De drie kopieën van het middenpaneel van de Tuin der Lusten (Boedapest, Nuremberg, Brussel) werden gemaakt op een schaal van 1:1. De zogenaamde Pomereu-kopie (tegenwoordig in Brussel) moet gemaakt zijn naar het origineel of naar een zeer getrouwe kopie en ontstond (volgens het dendrochronologisch onderzoek) na 1550. Misschien werd deze kopie gemaakt in opdracht van Filips II. De Prado-Hooiwagen vertoont alle kenmerken van een origineel. Zoals eerder reeds gezegd, wijst de originele lijst van de Escorial-Hooiwagen op een ontstaan na 1520. De Brusselse kopie van de Verzoekingen van de H. Antonius-triptiek (Lissabon), de enige die de volledige originele triptiek weergeeft, is zeer getrouw en van uitstekende kwaliteit. De ondertekening geeft blijk van onvervalst meesterschap.

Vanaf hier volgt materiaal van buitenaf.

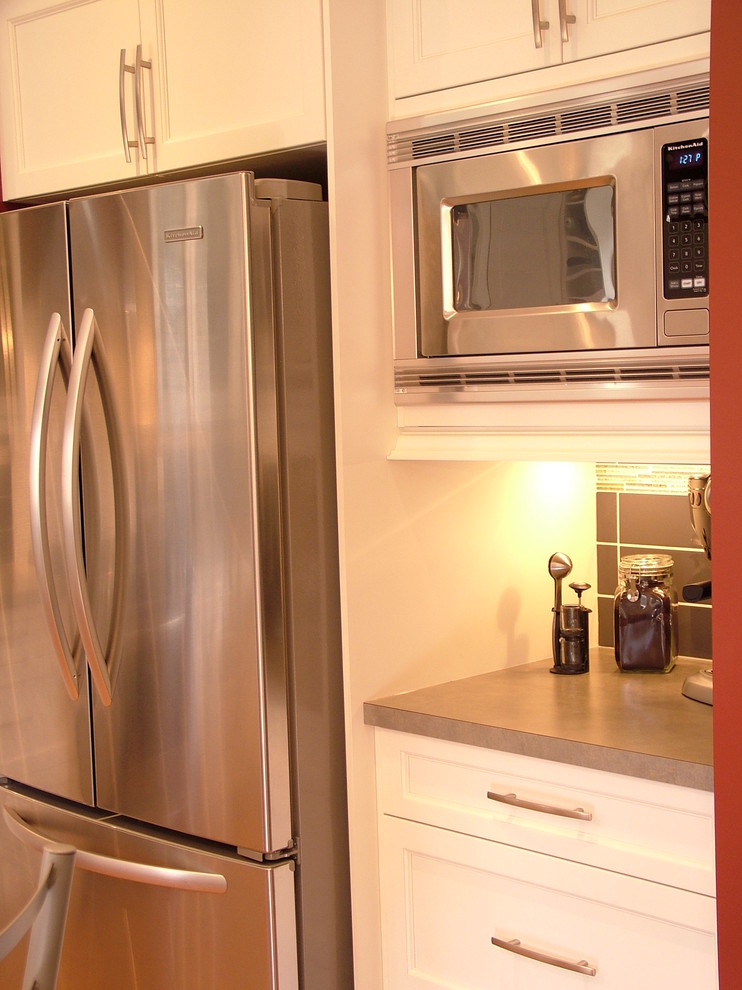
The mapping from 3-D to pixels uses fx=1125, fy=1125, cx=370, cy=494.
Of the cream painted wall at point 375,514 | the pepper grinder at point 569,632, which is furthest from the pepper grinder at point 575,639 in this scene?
the cream painted wall at point 375,514

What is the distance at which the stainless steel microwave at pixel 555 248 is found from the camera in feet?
5.43

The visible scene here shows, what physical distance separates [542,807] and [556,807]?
0.08 feet

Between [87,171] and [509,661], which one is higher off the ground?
[87,171]

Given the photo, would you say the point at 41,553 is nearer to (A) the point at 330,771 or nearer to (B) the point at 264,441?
(B) the point at 264,441

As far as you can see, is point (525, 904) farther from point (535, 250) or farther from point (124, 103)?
point (124, 103)

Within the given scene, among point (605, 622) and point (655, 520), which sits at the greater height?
point (655, 520)

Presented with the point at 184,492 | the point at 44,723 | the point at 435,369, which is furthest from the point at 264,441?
the point at 44,723

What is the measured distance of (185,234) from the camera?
1.89 m

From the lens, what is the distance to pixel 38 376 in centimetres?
205

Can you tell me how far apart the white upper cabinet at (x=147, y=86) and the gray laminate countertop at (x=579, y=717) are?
100 cm

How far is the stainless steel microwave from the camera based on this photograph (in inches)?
65.2

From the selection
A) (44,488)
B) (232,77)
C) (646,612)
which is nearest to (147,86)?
(232,77)

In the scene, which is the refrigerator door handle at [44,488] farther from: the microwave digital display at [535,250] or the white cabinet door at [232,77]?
the microwave digital display at [535,250]

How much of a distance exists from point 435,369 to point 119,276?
58 centimetres
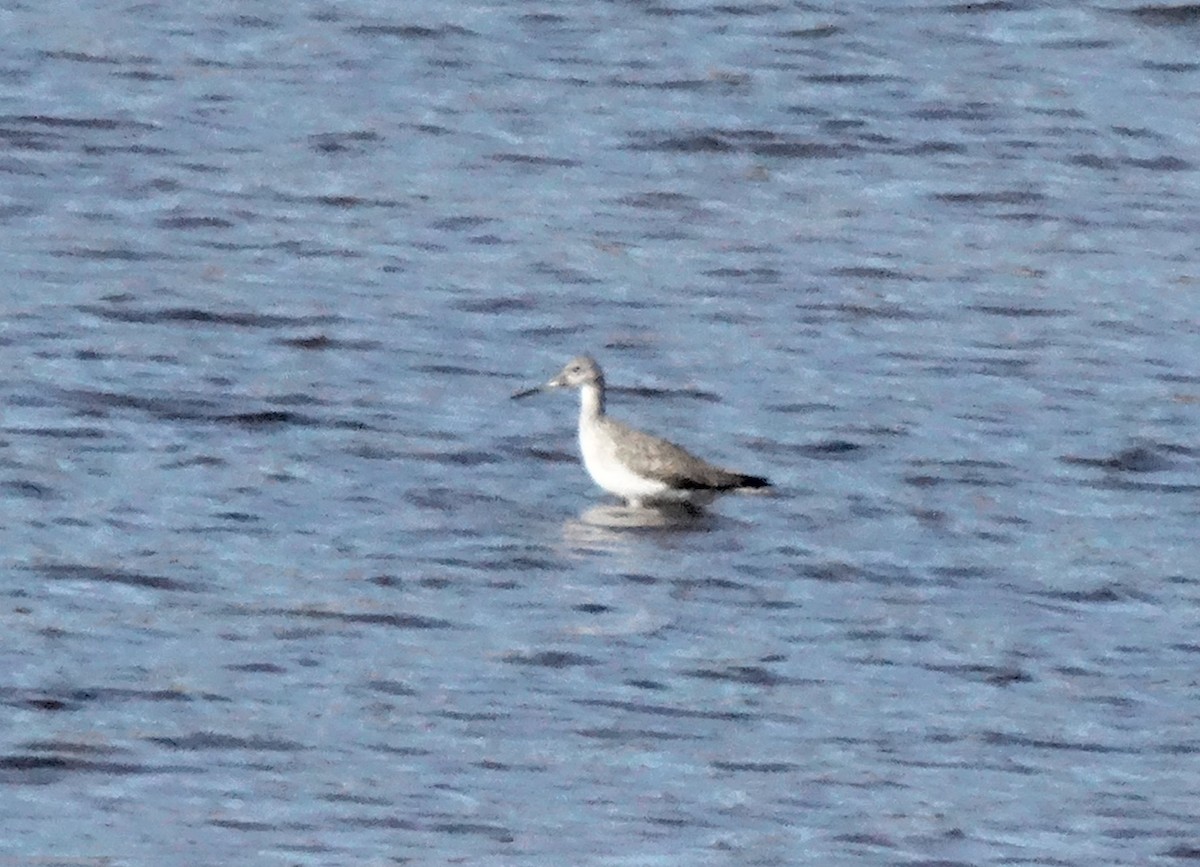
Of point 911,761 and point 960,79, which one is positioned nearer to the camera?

De Doornenkroning in het Prado is ook nog bekend via twee andere varianten: één in het Museo Lazaro Galdiano (Madrid), en één in Valencia (waar sprake is van een triptiek). Omwille van de toegepaste techniek zijn de auteurs van mening dat géén van deze drie werken gebaseerd is op een Bosch-origineel. Via een computersimulatie menen zij te kunnen aantonen dat de compositie van deze drie werken terug te voeren is op de Londense Doornenkroning (die een Bosch-origineel is). Het voorbeeld van deze drie Doornenkroning-versies wijst erop dat na Bosch’ dood nieuwe prototypes konden gecreëerd worden die slechts een verre verwantschap met Bosch bezitten. Sommige navolgers kopieerden blijkbaar trouw de Bosch-originelen, anderen pasten de Bosch-onderwerpen aan naar eigen inzicht. Nogmaals dient er daarom voor gewaarschuwd niet te snel te willen spreken van ‘verloren Bosch-originelen’, als het gaat om werken uit de Bosch-navolging.
Ofschoon hij door hen niet expliciet vermeld wordt, lijken de auteurs met deze laatste opmerking toch impliciet te verwijzen naar de bevindingen van Paul Vandenbroeck (vergelijk onder meer Vandenbroeck 2001a).